There was a quote on a white piece of poster board high on the wall in my kindergarten classroom.  It read:  "We all make mistakes.  That's the way we learn."   Isn't it funny that I remember that?  When so much of early life can be such a blur?  So maybe learning from the important people in our children's lives at a young age, that we accept and love you no matter what, that we are all making mistakes, and learning from them, all  the time-- and that is okay.  It's the trying that counts.

So, after another long-winded post, here are some ideas I've brainstormed as well as gleaned from a beautiful article I read about teaching kids resilience, just this morning.

1.  Help them learn to accept responsibility for their preparation.

2.  Help them look around and empathize with competitors.  To be happy for kids when they win, and to sympathize with a friend who does not.

3.  Help them see the end goal of anything competitive-- to better themselves and be a good sport.

4.  I know not everyone out there will relate to this one, but in case you do: pray with them before hand.  This seems to do a lot to help my kiddos feel calm, as well as helping him/her to see the big picture. (a great thing to do if they are sad afterward, too!)

5.  Help them recognize that failure and mistakes are learning opportunities.

6.  Help them take responsibility for outcomes that were less than ideal, even if a loss wasn't completely his/her fault.

7.  Teach that hard work, effort, and good sportsmanship make them winners no matter the outcome.

8.  Sit down in the dirt and cry with them.  Be supportive and empathetic as they work through what they could have done differently, without blame or I-told-you-so's (I have tried to step back a little and let my kids take responsibility for assignments and things and sometimes this is hard, when you try to encourage them to prepare a little more, but then leave consequences to them).  Love and support them and empathize with them no matter what, but don't join in if they try to shift blame elsewhere.

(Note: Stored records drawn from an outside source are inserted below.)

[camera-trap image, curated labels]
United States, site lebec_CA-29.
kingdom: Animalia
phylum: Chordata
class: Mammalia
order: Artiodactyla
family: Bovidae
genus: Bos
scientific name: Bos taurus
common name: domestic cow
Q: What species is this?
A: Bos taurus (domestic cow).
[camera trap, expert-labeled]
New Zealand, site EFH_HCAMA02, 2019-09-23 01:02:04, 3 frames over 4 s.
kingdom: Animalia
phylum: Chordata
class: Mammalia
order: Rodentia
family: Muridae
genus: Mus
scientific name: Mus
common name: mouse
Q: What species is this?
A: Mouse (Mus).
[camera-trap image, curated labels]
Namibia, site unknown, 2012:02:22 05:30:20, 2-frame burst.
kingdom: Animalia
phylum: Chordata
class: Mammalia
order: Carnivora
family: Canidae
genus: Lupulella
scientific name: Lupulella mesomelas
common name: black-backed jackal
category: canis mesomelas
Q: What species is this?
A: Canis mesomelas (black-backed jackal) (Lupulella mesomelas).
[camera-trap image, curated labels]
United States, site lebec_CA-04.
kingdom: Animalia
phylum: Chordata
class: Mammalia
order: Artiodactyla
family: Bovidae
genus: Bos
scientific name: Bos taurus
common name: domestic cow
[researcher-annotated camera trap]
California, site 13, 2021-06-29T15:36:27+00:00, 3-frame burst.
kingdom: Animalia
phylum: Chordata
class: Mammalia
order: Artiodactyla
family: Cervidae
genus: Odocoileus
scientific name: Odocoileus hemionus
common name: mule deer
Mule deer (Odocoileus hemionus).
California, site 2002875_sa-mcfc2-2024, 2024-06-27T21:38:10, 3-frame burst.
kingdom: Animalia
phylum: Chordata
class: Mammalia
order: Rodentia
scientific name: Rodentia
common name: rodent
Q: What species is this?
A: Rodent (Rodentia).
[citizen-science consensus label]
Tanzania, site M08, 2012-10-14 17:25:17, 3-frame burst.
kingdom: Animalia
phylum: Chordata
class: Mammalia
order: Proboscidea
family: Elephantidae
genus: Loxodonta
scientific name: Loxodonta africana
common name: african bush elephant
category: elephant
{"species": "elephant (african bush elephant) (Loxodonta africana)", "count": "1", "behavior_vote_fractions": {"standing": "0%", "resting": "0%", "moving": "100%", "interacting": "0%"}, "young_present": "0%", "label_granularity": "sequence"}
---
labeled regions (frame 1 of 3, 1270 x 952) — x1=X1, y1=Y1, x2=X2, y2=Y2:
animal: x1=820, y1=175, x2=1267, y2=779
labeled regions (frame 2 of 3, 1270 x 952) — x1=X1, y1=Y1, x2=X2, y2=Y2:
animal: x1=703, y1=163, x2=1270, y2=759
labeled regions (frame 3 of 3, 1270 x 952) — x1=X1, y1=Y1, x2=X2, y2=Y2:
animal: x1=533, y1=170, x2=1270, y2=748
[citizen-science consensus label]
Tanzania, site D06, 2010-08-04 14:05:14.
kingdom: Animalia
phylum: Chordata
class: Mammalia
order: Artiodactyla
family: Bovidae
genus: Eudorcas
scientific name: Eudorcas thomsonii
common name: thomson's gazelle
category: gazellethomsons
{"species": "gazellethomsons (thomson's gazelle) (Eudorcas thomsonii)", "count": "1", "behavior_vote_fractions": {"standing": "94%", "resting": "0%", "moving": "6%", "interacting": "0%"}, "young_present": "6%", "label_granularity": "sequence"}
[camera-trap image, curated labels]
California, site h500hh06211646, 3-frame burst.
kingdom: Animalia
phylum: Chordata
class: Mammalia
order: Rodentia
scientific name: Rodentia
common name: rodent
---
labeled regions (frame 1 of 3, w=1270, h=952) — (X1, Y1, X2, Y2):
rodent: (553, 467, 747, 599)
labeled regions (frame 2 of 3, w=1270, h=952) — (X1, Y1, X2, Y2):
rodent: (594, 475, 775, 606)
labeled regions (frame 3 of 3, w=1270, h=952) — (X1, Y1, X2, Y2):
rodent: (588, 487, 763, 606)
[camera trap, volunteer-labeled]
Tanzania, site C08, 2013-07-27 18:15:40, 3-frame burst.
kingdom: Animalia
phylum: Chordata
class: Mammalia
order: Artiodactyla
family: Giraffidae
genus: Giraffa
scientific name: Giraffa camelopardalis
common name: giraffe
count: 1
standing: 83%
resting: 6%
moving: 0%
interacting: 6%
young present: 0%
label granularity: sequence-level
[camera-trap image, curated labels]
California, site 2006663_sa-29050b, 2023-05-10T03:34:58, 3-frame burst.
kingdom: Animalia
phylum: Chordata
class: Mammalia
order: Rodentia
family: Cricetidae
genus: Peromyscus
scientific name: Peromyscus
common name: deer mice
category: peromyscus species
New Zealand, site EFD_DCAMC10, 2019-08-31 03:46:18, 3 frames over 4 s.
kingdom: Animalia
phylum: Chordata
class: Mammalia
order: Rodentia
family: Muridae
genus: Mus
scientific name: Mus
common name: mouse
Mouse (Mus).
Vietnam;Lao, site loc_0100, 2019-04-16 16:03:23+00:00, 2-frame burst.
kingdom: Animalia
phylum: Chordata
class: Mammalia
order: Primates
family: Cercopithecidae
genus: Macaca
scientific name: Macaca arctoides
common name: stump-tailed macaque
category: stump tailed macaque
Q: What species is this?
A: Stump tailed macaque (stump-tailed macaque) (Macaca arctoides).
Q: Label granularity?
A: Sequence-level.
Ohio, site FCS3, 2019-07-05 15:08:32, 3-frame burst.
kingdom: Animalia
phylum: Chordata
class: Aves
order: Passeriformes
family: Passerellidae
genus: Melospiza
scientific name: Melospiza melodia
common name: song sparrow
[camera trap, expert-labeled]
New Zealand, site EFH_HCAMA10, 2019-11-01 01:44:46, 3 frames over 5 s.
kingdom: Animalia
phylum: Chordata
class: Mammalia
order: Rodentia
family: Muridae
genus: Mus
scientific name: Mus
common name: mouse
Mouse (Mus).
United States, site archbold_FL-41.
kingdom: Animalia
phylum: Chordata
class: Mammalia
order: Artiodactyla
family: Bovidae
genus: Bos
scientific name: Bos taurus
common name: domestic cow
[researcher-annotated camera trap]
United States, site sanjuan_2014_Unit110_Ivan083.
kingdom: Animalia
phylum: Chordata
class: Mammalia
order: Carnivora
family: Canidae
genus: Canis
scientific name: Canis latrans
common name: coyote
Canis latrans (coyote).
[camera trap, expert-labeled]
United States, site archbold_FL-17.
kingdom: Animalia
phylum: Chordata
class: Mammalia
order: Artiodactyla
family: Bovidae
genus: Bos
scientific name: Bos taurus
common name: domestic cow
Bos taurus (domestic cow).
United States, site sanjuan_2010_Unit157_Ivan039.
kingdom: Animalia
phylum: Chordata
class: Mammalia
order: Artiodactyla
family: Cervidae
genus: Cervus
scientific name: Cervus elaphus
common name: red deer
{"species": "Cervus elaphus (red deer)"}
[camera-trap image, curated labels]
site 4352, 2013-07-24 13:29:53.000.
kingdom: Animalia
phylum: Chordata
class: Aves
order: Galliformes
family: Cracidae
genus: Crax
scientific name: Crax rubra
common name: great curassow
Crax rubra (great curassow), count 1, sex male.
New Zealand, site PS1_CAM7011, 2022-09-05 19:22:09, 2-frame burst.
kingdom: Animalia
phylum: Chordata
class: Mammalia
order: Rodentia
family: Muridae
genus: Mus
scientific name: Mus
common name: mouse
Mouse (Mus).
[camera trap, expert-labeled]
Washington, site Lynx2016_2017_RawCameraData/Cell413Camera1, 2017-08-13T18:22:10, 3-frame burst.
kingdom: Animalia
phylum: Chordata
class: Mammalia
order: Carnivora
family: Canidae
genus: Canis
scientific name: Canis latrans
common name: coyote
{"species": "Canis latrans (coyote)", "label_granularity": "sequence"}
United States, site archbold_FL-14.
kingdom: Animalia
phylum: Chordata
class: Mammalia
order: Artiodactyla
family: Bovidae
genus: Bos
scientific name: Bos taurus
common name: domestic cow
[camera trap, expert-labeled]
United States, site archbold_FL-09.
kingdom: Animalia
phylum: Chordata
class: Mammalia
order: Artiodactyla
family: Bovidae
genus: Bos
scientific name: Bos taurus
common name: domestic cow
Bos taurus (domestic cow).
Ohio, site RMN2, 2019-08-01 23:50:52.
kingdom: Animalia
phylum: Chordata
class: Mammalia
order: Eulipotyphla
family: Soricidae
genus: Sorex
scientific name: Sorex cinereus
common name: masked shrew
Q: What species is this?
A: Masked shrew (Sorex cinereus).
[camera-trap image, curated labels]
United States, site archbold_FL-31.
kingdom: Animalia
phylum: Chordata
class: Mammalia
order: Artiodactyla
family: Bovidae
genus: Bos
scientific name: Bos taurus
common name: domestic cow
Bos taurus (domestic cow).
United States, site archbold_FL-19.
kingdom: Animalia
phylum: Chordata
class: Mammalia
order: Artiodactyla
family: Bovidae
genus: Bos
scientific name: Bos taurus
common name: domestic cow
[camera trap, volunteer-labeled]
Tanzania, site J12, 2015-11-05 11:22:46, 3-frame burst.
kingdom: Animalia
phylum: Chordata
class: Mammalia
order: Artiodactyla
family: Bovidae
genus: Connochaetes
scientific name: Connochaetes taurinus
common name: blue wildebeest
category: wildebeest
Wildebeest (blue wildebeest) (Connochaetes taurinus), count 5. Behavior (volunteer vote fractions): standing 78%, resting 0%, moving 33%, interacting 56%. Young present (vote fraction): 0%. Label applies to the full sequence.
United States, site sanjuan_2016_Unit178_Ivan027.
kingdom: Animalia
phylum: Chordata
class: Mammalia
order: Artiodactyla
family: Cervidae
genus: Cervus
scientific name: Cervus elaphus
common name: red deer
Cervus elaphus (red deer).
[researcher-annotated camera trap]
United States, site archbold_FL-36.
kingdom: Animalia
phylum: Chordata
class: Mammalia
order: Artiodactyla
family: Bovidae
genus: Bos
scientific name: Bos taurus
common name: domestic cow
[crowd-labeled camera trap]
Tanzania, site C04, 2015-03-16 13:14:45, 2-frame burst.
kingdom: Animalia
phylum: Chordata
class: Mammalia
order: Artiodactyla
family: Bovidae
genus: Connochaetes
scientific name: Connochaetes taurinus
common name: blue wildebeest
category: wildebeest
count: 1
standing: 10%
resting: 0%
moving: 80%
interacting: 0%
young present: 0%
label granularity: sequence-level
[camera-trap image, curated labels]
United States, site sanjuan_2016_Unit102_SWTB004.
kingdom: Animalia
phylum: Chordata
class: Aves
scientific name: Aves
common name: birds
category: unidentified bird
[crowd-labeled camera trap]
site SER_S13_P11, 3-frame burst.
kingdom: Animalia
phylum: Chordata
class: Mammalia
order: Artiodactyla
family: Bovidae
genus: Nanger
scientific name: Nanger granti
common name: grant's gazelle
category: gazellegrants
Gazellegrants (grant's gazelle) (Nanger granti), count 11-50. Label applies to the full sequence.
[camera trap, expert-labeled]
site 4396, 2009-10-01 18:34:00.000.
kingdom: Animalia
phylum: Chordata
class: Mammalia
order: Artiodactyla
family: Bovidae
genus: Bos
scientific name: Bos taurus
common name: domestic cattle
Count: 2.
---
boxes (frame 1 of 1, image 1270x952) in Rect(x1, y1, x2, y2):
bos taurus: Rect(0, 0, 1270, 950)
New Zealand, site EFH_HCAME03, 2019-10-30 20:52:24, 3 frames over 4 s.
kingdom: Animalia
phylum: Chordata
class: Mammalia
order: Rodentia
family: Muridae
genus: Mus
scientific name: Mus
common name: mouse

9.  Then show support for renewed efforts.  Or not.  Part of childhood is trying new things, feeling safe in trying those new things, and deciding when, how, or what to do next.

10.  Give examples in your own life of disappointments and how they made you a better person.

11.  Praise effort.  This encourages them more effectively than praising results.

12.  The end goal of competition should be that I become a better person, in the broad definition of the term.  And part of that includes using any expanded talents and skills grown in the process to benefit/bless others.

When my son experienced this most recent loss, a fellow spelling bee parent and neighbor showed up on our doorstep with a package of Oreos.  He said he had felt so bad when K had lost, as he knew how important it was to him.  Never mind that his son had gotten out too.  That act of kindness touched me so much.

How do you cope with loss and disappointment?  What are your tips or experiences on overcoming failure?